This repository contains the code accompanying the paper:
Robust Detection of Watermarks for Large Language Models Under Human Edits
If you find this repository useful in your research, please consider citing:
@article{li2024robust,
title={Robust Detection of Watermarks for Large Language Models Under Human Edits},
author={Li, Xiang and Ruan, Feng and Wang, Huiyuan and Long, Qi and Su, Weijie J},
journal={arXiv preprint arXiv:2411.13868},
year={2024}
}We introduce a truncated family of goodness‑of‑fit (Tr‑GoF) tests that remain powerful after human edits.
import numpy as np
def compute_score(Ys, s: float = 2, eps: float = 1e-12,
mask: bool = True, first: int | None = None) -> float:
'''Tr‑GoF test statistic.
Parameters
----------
Ys : 2‑D np.ndarray, [n_sample, n_token]
Pivotal probabilities in [0, 1].
s : float
Divergence index. Supported: 2, 1, 0.5, 0, ‑1, and any ‑1 <= s <= 2.
eps : float
Numerical stability constant.
mask : bool
Whether to truncate extreme order‑statistics for stability.
first: int | None
Use only the first `first` order‑statistics (truncation).
Returns
-------
float
a Tr-GoF score for each row, shape (n_sample, )
'''
# For Gumbel-max, p = 1 - Y since null = U(0, 1)

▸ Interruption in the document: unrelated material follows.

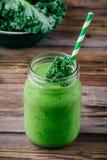 Batido saudável do verde da desintoxicação com couve no frasco de pedreiro no fundo de madeira Imagens de Stock Royalty Free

ps = np.sort(1 - Ys) # compute p-value.
n = ps.size
rk = np.arange(1, (first or n) + 1) / n # empirical CDF ranks
if mask: # perform truncation
keep = (ps >= 1/n) & (rk >= ps)
ps, rk = ps[keep], rk[keep]
if s == 1:
div = rk*np.log((rk+eps)/(ps+eps)) + (1-rk)*np.log((1-rk+eps)/(1-ps+eps))
elif s == 0:
div = ps*np.log((ps+eps)/(rk+eps)) + (1-ps)*np.log((1-ps+eps)/(1-rk+eps))
elif s in (2, -1):
base = rk if s == -1 else ps
div = (rk - ps)**2 / (base*(1-base) + eps) / 2
elif s == 0.5:
div = 2*((np.sqrt(rk)-np.sqrt(ps))**2 + (np.sqrt(1-rk)-np.sqrt(1-ps))**2)
else: # ‑1 < s < 0 or 0 < s < 1
div = (1 - rk**s*(ps+eps)**(1-s) - (1-rk)**s*(1-ps+eps)**(1-s)) / (s*(1-s))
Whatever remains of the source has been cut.